October 06, 2010

For those not clued into the latest self-help fads, “game” is the art of picking up women, as preached by über-PUA (that’s pickup-artist) Erik von Markovik and most famously promoted by the blogger who calls himself Roissy in DC.  By studying “game”—stand like this, show this attitude, respond to this with this, and so on—a maladroit young male can turn himself into a master PUA.

The parallels between politics and seduction have been well aired.  A politician needs “game” to capture and hold the attention of voters—not exactly the same “game” as that employed by bar-hoppers like von Markovik and Roissy, but not really all that different, either.  As with PUAs, it helps to start from a position of unillusioned mild contempt towards the target.  Also as with PUAs, cool confidence is half the battle—“They can smell fear,” says Roissy.  And also as with that other “game,” a wrong word or gesture or a momentary drop of the mask can be fatal to the enterprise.

A lifetime professional pol like Cuomo of course has “game” coming out of his nose-holes.  He would never make such an elementary blunder as not knowing the last name of a reporter he’d had a controversial engagement with.  Heck, Cuomo probably knows the first and last names of all the reporters in New York State, and their birthdays too.

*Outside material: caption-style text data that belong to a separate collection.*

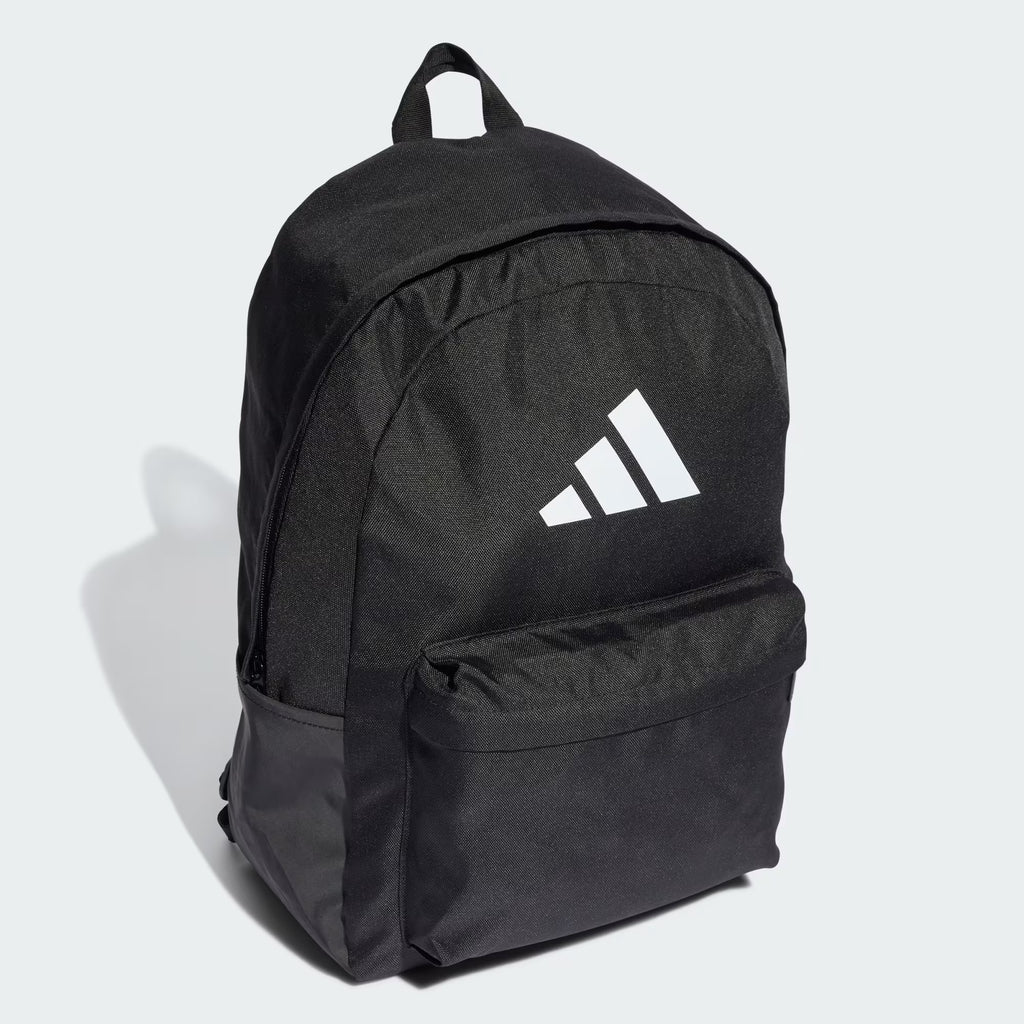 ZAINO ADIDAS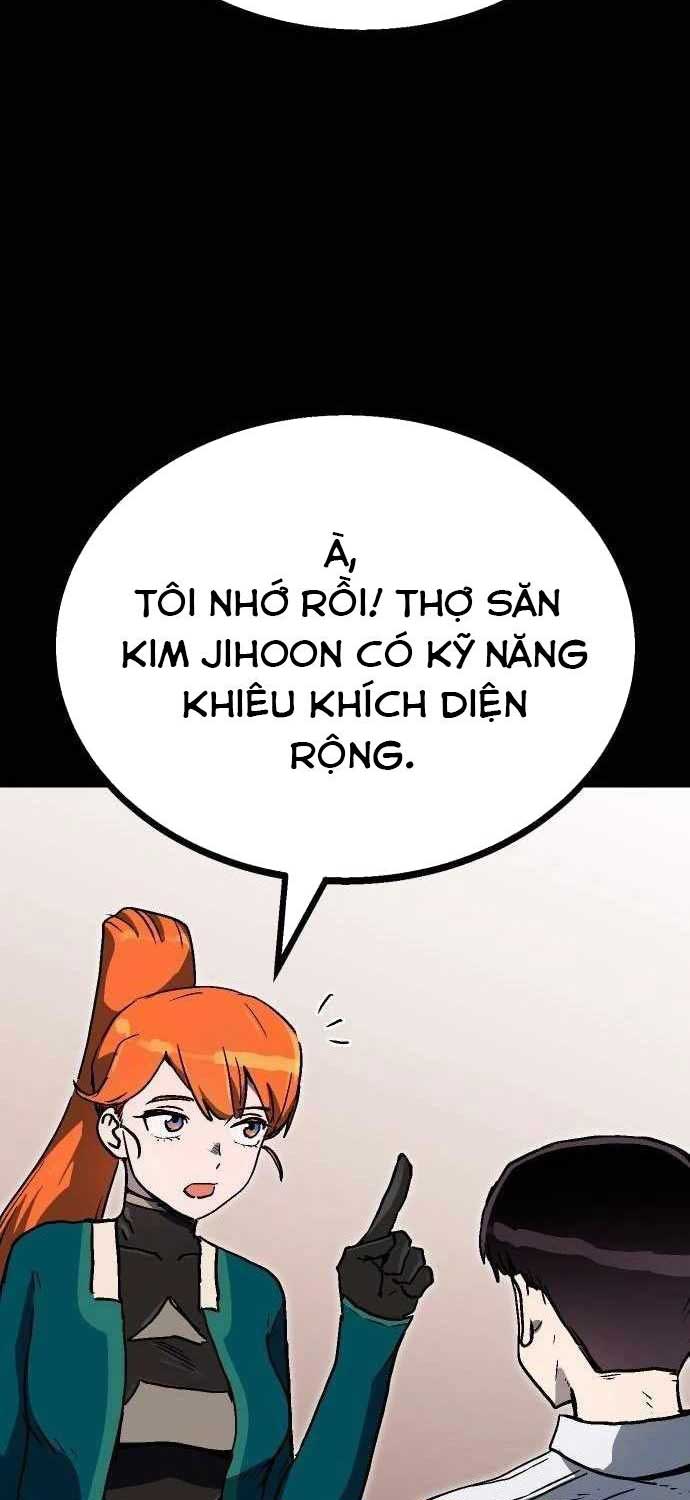 Lỗi Hệ Thống - Page 87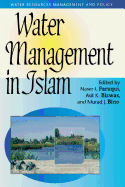 Water Management in Islam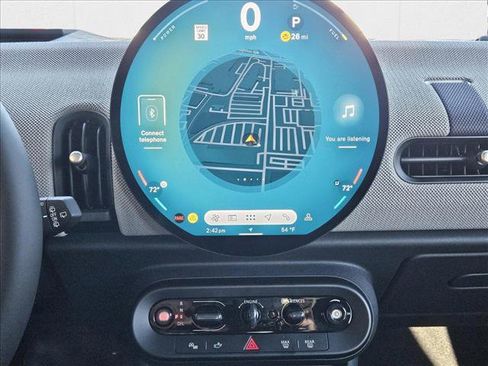 Used 2025 MINI Cooper S image 11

These amateur politicians that have come up this election season—the Sharron Angles and Rand Pauls, Christine O’Donnells and Carl Paladinos—are what the “game” community calls “betas”—clumsy, clueless, unschooled in the essential arts.  That they have done as well as they have is testimony to how thoroughly fed up the U.S. electorate is with the professional politicians who have been doing to us for years, metaphorically, what the PUA seeks to do, literally, to the object of his practiced stratagems.

That Cuomo can run rings around Paladino, as he is now doing, is counter-testimony that the smooth-talking arts have not lost all their power, and that the clunky, mis-stepping beta is still a romantic turn-off for voters.  Do we really want citizen pols?  Or shall we—in fact, should we—prefer the deft professionals?

A legislature of ordinary citizens sounds like a great idea.  We summon up vague recollections of Cincinnatus, the Founding Fathers, and Mr. Smith Goes to Washington.  Who knows our concerns better than one of us—a middle-class worker bee with a non-political job, a mortgage, and kids in public schools?  Or, closer to the actual Cincinnatus (and Paladino) model, a prosperous farmer or businessman, hitherto un-political, who is willing to forgo the getting of wealth for a while—willing, in fact, to spend some of his wealth—in the public interest.

The problem is, of course, that government is now a tremendous apparatus whose mechanisms take years to understand and master.  On-the-job training is out of the question, certainly for legislators riding a two-year electoral cycle.  You need to get started up that learning curve in your teens, or at latest during your college years, driven by an early interest in, and inclination for, political work.

Visiting London to take a legal examination, the young David Lloyd George couldn’t resist peeping in at the House of Commons (which was not in session): “I eyed the Assembly in a spirit similar to that in which William the Conqueror eyed England on his visit to Edward the Confessor, as the region of his future domain.”  Lloyd George was 18.  Nine years later he was a Member of Parliament; 26 years further on, he was Prime Minister.

Is politics a job, or a duty?  If it’s a job, the person likely to do it best will, as with any other job, be the one whose interest was caught by it at an early age, who never wanted to do much else, and who worked hard on his “game” so that he might fulfill his ambitions.  If it’s a duty, let’s do away with these tiresome elections and draw our legislators and executives by lottery.  All we have to lose is the thrill of seduction.